Purpose: Clinicopathologic features and biochemical recurrence are sensitive, but not specific, predictors of metastatic disease and lethal prostate cancer. We hypothesize that a genomic expression signature detected in the primary tumor represents true biological potential of aggressive disease and provides improved prediction of early prostate cancer metastasis.

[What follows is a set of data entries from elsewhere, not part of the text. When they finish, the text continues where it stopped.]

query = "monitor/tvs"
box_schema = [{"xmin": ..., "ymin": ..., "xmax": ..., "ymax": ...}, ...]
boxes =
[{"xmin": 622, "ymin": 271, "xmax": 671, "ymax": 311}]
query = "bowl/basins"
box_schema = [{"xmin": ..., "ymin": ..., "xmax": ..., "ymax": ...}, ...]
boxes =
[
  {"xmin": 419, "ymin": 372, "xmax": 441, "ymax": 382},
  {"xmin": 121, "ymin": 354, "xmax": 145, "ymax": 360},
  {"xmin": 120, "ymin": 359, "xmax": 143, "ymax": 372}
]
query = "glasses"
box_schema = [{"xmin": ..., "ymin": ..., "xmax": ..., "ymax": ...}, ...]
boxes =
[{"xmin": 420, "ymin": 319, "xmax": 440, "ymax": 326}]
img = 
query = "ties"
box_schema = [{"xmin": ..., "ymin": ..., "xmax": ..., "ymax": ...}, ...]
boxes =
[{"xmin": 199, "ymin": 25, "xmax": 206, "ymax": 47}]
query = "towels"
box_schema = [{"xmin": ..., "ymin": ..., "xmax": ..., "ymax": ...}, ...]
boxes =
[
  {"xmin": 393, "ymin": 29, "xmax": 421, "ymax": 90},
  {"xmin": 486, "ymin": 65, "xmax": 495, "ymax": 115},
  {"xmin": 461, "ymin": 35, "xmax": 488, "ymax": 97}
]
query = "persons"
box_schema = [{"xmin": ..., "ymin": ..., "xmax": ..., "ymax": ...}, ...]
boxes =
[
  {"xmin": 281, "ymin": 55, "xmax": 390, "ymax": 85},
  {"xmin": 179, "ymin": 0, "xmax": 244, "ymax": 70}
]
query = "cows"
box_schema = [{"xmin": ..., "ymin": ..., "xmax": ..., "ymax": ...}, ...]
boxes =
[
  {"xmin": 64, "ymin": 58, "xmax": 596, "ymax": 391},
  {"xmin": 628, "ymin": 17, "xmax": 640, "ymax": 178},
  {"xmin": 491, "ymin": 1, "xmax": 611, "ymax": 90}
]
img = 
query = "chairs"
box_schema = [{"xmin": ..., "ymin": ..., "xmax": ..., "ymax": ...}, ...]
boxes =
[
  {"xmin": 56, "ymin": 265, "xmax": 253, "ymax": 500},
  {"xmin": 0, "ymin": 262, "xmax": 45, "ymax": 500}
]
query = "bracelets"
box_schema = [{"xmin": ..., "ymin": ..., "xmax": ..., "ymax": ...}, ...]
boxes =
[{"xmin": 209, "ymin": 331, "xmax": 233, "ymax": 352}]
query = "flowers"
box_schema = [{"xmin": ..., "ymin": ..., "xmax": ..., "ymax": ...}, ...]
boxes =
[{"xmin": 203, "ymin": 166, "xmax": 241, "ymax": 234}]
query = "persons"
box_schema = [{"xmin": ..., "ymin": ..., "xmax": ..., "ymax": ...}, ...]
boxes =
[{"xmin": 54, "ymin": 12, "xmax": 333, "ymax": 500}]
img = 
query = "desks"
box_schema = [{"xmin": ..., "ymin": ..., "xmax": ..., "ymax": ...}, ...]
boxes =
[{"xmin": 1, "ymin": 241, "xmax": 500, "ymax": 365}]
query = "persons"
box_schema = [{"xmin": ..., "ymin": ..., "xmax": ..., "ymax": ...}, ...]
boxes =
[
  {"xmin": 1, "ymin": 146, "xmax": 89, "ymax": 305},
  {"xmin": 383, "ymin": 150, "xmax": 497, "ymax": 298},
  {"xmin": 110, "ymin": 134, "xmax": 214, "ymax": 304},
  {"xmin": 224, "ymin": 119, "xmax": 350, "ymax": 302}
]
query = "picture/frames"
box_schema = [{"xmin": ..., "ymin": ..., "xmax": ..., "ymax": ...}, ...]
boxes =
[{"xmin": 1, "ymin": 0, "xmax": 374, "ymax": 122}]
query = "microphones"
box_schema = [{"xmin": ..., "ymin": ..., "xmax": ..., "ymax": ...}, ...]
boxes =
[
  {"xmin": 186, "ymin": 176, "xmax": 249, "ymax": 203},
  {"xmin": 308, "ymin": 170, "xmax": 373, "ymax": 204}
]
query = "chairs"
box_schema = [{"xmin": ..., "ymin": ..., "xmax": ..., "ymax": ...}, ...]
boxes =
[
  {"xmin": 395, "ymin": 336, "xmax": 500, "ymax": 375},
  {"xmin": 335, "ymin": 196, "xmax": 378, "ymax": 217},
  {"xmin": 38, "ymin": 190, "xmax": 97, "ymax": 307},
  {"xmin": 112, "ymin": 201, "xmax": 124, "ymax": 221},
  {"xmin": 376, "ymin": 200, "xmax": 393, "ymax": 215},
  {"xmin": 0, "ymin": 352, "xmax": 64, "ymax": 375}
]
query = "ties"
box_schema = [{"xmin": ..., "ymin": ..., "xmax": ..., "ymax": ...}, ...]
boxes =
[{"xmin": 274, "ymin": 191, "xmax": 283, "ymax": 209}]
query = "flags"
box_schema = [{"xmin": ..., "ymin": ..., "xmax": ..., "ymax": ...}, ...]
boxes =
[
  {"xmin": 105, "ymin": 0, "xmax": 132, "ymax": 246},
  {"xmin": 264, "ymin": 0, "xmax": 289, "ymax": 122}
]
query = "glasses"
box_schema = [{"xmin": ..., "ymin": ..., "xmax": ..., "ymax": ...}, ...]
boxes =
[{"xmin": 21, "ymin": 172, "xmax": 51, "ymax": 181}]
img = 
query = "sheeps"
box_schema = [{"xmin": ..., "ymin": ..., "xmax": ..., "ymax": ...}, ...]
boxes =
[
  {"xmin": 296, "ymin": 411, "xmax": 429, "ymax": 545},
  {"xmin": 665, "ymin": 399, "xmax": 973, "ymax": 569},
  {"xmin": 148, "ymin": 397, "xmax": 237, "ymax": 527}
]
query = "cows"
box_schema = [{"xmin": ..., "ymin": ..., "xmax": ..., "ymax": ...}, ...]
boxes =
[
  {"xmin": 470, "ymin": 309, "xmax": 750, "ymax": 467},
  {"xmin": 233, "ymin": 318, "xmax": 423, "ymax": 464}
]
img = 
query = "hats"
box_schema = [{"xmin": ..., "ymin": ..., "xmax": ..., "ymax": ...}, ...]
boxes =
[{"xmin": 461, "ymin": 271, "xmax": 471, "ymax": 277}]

Methods: A nested case-control design was used to select 639 patients from the Mayo Clinic tumor registry who underwent radical prostatectomy between 1987 and 2001. A genomic classifier (GC) was developed by modeling differential RNA expression using 1.4 million feature high-density expression arrays of men enriched for rising PSA after prostatectomy, including 213 who experienced early clinical metastasis after biochemical recurrence. A training set was used to develop a random forest classifier of 22 markers to predict for cases--men with early clinical metastasis after rising PSA. Performance of GC was compared to prognostic factors such as Gleason score and previous gene expression signatures in a withheld validation set.
Results: Expression profiles were generated from 545 unique patient samples, with median follow-up of 16.9 years. GC achieved an area under the receiver operating characteristic curve of 0.75 (0.67-0.83) in validation, outperforming clinical variables and gene signatures. GC was the only significant prognostic factor in multivariable analyses. Within Gleason score groups, cases with high GC scores experienced earlier death from prostate cancer and reduced overall survival. The markers in the classifier were found to be associated with a number of key biological processes in prostate cancer metastatic disease progression.
Conclusion: A genomic classifier was developed and validated in a large patient cohort enriched with prostate cancer metastasis patients and a rising PSA that went on to experience metastatic disease. This early metastasis prediction model based on genomic expression in the primary tumor may be useful for identification of aggressive prostate cancer.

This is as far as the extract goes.